Preoccupied with trying to unify the various German states under its banner, Prussia did not participate in the American Civil War. However, several members of the Prussian military served as officers and enlisted men in both armies, just as numerous men who previously immigrated to the United States. Also, official military observers were sent to North America to observe the tactics of both armies, which were later studied by future military leaders of Prussia and then the unified Germany.

Among the effects that Prussia had on the war was the new saddle used by the Union cavalry: Union General George McClellan had studied Prussian saddles and used them as a basis for his McClellan saddle.

==Individuals==
Six generals who fought for the Union were Prussian-born.

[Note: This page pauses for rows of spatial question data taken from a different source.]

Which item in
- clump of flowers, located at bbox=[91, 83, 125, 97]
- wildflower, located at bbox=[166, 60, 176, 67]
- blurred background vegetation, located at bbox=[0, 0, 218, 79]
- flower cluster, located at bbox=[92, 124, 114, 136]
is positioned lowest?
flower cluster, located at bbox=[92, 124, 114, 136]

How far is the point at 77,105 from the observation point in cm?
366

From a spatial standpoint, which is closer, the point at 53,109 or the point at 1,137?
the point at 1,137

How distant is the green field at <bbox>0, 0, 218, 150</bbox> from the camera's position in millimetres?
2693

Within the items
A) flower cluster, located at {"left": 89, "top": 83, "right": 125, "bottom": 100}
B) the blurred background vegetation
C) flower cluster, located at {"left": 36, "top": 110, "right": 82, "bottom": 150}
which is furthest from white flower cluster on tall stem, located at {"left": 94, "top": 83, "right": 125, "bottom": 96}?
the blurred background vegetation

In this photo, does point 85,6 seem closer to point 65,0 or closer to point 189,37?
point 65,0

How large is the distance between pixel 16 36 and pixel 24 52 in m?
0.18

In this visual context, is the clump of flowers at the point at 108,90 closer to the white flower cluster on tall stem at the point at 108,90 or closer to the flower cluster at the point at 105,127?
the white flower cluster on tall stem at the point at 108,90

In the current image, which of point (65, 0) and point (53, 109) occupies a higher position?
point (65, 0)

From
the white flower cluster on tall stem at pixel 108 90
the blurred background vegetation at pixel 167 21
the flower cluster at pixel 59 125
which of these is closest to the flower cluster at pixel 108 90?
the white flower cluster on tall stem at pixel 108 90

The highest-ranking was Maj. Gen. Peter J. Osterhaus, a corps commander who served under William Tecumseh Sherman in the March to the Sea. Carl Schurz was a famous political appointment who later became Secretary of the Interior. Karl Leopold Matthies was involved in charging Missionary Ridge in Chattanooga, Tennessee, only to be wounded. Alexander Schimmelfennig avoided capture for two days at the Battle of Gettysburg by hiding in a pigsty. August Willich was captured at the Battle of Stones River, and was wounded at the Battle of Resaca. The other was Frederick Salomon, brother of the wartime governor of Wisconsin Edward Salomon.

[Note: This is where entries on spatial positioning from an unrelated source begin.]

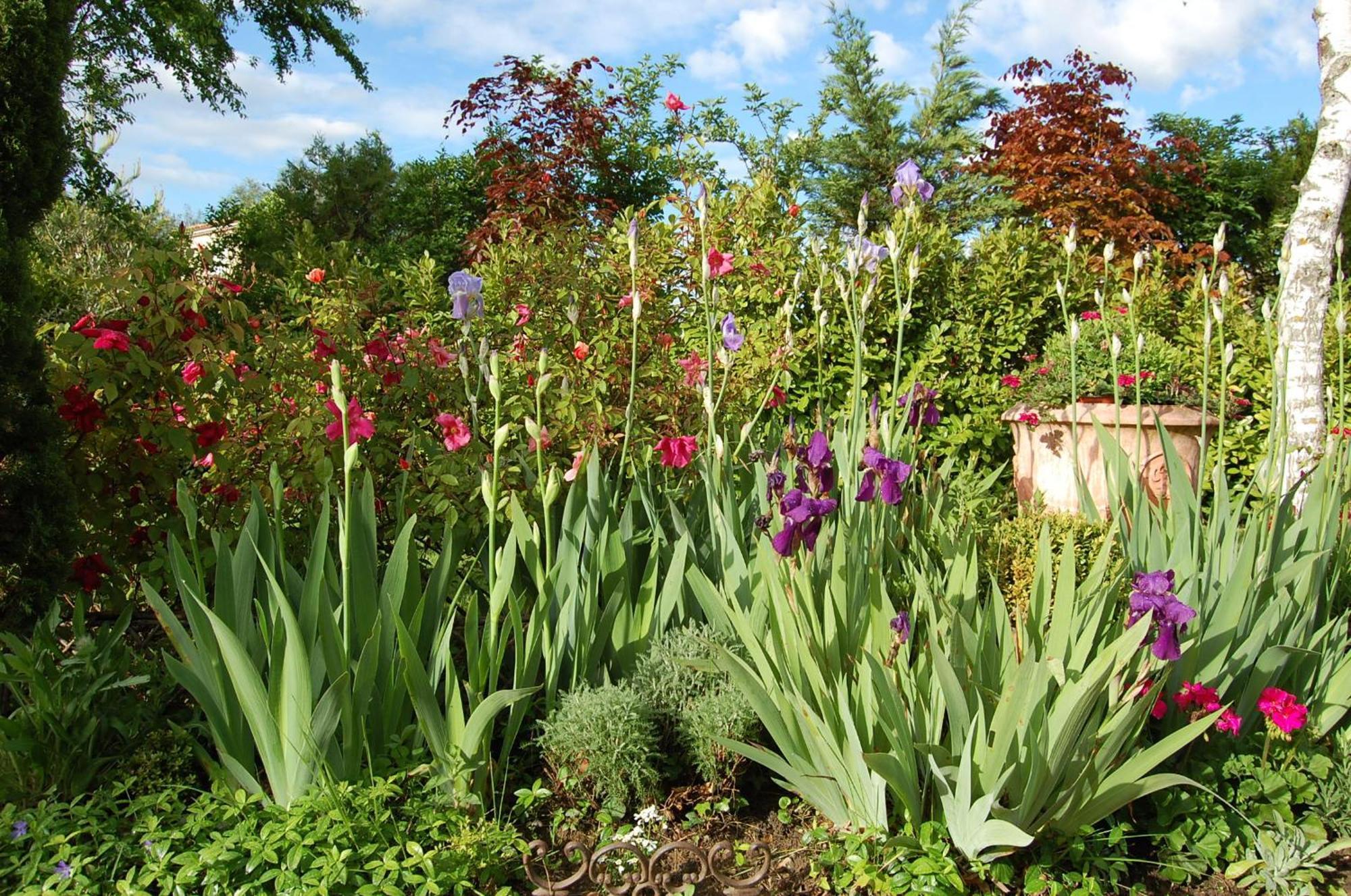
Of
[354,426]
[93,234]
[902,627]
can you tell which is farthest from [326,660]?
[93,234]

In the Confederacy, the most famous Prussian was Heros von Borcke, an officer serving on the staff of cavalry commander Jeb Stuart. The highest-ranking Prussian immigrant in the Confederate States Army was Adolphus Heiman, a veteran of the Mexican–American War who became a colonel and probably a brigadier general before he died in 1862. Baron Robert von Massow, the son of the King of Prussia's chamberlain, served under John S. Mosby in the 43rd Virginia Cavalry Battalion, known as Mosby's Rangers. Massow would later serve as commander of the German IX Corps just prior to World War I. Justus Scheibert was a Prussian military observer who for seven months followed Robert E. Lee's actions at several battles, including the Battle of Chancellorsville and the Battle of Gettysburg in 1863. Upon returning to Prussia in 1864, Scheibert wrote down his observations and placed them in several of Prussia's best libraries. From there what Scheibert learned helped Prussia and later unified Germany in five different wars.

==Official action==
Most of the small German states were too interested in the current events of Europe to concern themselves with the American war, but they tended to sympathize with the Union's attempt to defeat the Confederacy. As major powers, Prussia and its rival German state, the Austrian Empire, were more interested, but on the whole, they were still less involved in the war than the United Kingdom and France were. In regard to Sherman's actions in Georgia, Prussian General Helmuth von Moltke said that "an armed mob" had nothing of value to be learned from. In response, Sherman compared Moltke to an "ass". There is some evidence that the story is apocryphal since Sherman, appearing before the Mixed Commission of American and British Claims (1871), was quoted as saying, "Moltke was never fool enough to say that. I have seen Moltke in person; I did not presume to ask him the question because I did not presume he was such an ass to say that. The Prussian army learned many a lesson and profited from them by our war and their officers were prompt to acknowledge it."

In 1862, British Foreign Secretary Lord John Russell tried unsuccessfully to have Prussia take part along with France and Russia to seek an armistice to end the war.